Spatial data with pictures
>> Start

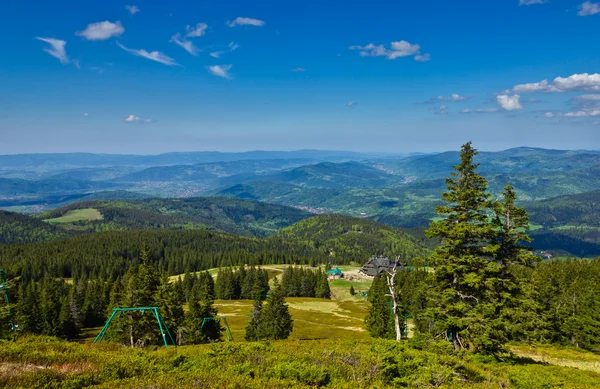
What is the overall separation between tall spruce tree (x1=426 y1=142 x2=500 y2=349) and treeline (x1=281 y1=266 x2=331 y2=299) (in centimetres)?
12401

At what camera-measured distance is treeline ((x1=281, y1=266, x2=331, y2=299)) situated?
494 feet

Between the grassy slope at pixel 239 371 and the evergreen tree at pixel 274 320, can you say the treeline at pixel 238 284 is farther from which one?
the grassy slope at pixel 239 371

>> End

OBJECTIVE:
Copy all of the material above word for word, leaving out the pictures.

THE REPLY:
What is the overall separation between tall spruce tree (x1=426 y1=142 x2=500 y2=349) and treeline (x1=281 y1=266 x2=331 y2=299) (in centimetres)?
12401

At what camera-measured distance is treeline ((x1=281, y1=266, x2=331, y2=299)) situated?
494 feet

Between the grassy slope at pixel 239 371 and the evergreen tree at pixel 274 320, can you say the treeline at pixel 238 284 is farther from which one?
the grassy slope at pixel 239 371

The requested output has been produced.